Requirements | Exactly reproduce the lines from the line that has "When comparing the" down to the last line of the entries, inclusive.

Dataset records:
'''

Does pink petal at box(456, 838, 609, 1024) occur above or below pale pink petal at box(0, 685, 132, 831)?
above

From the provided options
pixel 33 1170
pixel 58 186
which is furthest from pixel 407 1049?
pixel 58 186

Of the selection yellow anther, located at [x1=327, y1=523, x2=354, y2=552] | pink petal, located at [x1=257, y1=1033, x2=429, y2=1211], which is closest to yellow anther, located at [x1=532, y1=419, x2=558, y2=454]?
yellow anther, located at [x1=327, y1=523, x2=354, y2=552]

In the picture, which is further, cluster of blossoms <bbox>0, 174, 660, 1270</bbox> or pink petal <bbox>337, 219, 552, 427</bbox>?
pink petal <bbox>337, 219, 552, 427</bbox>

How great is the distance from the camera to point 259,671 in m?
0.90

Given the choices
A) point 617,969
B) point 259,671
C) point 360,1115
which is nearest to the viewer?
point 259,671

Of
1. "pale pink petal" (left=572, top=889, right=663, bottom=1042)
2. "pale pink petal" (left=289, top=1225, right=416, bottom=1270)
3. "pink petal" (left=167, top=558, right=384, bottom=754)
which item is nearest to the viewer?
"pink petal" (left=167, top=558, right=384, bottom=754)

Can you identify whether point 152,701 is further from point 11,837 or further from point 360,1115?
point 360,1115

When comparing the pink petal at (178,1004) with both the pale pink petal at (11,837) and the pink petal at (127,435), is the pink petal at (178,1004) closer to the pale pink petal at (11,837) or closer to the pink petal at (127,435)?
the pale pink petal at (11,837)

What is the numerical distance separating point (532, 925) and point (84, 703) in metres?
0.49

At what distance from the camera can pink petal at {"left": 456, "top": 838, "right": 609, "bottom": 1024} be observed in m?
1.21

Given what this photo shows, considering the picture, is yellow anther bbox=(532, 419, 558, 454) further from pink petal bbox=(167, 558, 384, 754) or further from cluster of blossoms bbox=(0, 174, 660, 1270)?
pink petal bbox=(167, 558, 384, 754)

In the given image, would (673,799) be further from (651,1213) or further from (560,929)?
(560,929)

'''

Result of the task |
When comparing the pink petal at (178,1004) with both the pale pink petal at (11,837) and the pink petal at (127,435), is the pink petal at (178,1004) closer to the pale pink petal at (11,837) or closer to the pink petal at (127,435)?
the pale pink petal at (11,837)

What is the numerical distance separating point (532, 925) and point (84, 703) in metres?
0.49

At what distance from the camera can pink petal at {"left": 456, "top": 838, "right": 609, "bottom": 1024} be observed in m?
1.21

Given what this photo shows, considering the picture, is yellow anther bbox=(532, 419, 558, 454) further from pink petal bbox=(167, 558, 384, 754) or further from cluster of blossoms bbox=(0, 174, 660, 1270)?
pink petal bbox=(167, 558, 384, 754)

In the given image, would (673,799) be further from (651,1213) or further from (560,929)?
(560,929)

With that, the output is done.